[Provided text Boundary: Start]

Question 6: If the draft Bill becomes law, do you have any views on the best way to communicate its existence to doctors? 

Question 7: To reinforce the Bill, are there other things that need to happen to encourage responsible innovation? 

The BMA does not believe that the draft Bill should become law. If a need to encourage innovation has been identified, there are other, non-statutory, approaches which can be explored to support doctors in pursuing innovative treatment with their patients. 

Exposing patients to innovative treatments is likely to engage a greater range of ethical and legal issues and concerns than pursuing standard treatments. Unlike in a research context, where protocols for testing new interventions are assessed by research ethics committees and the conduct of trials is strictly regulated, often the decision to pursue experimental or unproven treatment may be down to the professional judgement of an individual clinician or clinical team. It may be the case that support and guidance is required in making this decision or advice on any potential legal and ethical implications it may have. Some hospital trusts have clinical ethics committees which may perform similar functions to this at present, although the role of these committees is not standardised and their constitution and functions can vary nationwide. Ensuring doctors have access to this type of support service could help doctors in making decisions on treatments which deviate from standard practice should they require it. A key issue which neither the consultation document nor the draft Bill addresses is the importance of disseminating the findings from individual instances of innovative practice to other doctors and researchers. The Nuffield Council on Bioethics, in its inquiry into the ethical and practical issues associated with the use of novel neurotechnologies, recommended that professional bodies work together to establish “registers of clinical experience” to capture and publically disseminate the learning from single-patient interventions and small scale studies. Although this recommendation was specific to the innovative or experimental use of neurotechnology, this option may be worth exploring for other types of intervention. Such registers could play a dual role. Recording the experiences of doctors and patients, any side effects experienced and the success or otherwise of the intervention, could be used to generate an evidence-base to inform future research studies. Making this information publically available would also allow other doctors to use the evidence-base in making decisions for their own patients and show that others are innovating in these areas.

[Provided text Boundary: End]

For each statement, answer yes or no according to the BMA response on the draft Bill, and quote the words that decide it: (a) The BMA wants the draft Bill to become law. (b) Clinical ethics committees have a standardised role across hospital trusts. (c) The Nuffield Council on Bioethics recommended that professional bodies set up registers of clinical experience. The items come from a separate source unrelated to the text.

[The data Boundary: Start]

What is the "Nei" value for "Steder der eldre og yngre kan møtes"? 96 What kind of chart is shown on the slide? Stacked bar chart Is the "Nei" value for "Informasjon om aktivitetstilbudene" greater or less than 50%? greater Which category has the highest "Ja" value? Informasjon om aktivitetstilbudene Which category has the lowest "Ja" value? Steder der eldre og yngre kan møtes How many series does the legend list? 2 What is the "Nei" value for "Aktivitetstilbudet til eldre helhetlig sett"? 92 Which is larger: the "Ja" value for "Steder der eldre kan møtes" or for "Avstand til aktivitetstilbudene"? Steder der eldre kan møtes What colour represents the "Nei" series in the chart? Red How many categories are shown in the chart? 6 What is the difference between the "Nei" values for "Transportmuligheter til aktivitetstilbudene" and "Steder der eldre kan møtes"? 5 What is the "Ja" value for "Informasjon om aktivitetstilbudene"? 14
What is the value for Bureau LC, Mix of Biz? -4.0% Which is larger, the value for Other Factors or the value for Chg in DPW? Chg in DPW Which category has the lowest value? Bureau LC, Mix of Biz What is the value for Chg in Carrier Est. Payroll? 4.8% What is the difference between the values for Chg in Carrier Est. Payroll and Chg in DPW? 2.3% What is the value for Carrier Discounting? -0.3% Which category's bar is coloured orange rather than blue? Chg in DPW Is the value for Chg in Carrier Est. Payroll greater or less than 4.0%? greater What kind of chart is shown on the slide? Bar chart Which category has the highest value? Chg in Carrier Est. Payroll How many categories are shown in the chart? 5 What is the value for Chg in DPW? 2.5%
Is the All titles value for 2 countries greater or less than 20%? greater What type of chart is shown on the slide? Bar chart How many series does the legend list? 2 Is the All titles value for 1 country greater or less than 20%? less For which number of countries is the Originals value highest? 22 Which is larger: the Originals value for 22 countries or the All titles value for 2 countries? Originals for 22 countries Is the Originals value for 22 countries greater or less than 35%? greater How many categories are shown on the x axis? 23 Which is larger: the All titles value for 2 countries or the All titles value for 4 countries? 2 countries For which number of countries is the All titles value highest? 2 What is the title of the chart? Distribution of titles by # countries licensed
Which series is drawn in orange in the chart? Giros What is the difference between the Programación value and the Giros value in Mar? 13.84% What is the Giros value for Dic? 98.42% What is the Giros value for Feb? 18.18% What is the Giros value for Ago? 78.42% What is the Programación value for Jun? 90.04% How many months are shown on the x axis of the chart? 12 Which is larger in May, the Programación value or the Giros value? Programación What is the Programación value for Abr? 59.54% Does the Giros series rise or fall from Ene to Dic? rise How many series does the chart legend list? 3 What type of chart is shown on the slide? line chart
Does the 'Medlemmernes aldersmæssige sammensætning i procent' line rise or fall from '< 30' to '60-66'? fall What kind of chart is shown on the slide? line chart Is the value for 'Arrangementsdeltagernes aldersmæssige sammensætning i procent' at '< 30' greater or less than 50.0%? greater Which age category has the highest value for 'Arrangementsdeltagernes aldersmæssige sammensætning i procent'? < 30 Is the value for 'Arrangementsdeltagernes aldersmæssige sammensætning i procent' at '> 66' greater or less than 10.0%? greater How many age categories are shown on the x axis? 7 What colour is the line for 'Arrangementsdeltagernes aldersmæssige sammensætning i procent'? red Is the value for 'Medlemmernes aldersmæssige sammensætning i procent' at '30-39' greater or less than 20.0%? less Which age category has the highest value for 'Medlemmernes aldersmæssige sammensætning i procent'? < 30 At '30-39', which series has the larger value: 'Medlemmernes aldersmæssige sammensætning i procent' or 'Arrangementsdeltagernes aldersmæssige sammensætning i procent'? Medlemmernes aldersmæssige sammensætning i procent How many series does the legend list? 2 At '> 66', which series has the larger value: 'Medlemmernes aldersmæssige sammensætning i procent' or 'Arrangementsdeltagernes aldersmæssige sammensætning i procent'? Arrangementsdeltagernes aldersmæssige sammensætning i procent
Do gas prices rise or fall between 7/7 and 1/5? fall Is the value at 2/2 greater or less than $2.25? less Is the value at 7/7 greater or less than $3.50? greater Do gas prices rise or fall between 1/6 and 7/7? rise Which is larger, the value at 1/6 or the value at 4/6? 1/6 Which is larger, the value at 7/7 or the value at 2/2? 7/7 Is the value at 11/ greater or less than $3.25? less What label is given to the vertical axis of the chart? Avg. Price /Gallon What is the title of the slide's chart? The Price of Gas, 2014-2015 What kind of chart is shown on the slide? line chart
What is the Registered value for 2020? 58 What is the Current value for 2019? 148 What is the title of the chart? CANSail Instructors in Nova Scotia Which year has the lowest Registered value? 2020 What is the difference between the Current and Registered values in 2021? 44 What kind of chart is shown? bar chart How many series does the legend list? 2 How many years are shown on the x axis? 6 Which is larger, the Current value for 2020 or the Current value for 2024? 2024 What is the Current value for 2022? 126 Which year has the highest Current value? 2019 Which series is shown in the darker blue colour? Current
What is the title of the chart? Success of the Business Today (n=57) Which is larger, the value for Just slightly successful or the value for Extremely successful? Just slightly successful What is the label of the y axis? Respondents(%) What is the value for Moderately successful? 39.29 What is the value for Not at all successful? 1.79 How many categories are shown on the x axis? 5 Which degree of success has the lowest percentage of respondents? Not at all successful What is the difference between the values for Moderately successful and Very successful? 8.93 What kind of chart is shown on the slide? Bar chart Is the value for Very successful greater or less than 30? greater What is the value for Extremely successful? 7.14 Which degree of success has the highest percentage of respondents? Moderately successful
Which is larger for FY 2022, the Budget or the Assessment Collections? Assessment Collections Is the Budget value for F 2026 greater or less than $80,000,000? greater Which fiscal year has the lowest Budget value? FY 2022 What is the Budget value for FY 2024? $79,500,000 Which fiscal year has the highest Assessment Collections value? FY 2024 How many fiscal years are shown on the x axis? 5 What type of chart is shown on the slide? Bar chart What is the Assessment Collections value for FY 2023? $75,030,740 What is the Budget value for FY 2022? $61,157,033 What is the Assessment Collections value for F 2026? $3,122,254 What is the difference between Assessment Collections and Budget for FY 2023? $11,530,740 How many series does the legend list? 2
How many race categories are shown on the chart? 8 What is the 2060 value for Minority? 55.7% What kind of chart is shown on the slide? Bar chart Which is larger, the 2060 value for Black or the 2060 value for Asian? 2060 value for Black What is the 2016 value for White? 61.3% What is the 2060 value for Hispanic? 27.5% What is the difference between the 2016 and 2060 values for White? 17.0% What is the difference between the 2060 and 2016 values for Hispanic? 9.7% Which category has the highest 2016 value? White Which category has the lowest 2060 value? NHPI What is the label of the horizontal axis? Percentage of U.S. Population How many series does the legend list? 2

[The data Boundary: End]

**Written answer**:
(a) No: "The BMA does not believe that the draft Bill should become law."
(b) No: "the role of these committees is not standardised and their constitution and functions can vary nationwide."
(c) Yes: "recommended that professional bodies work together to establish “registers of clinical experience”"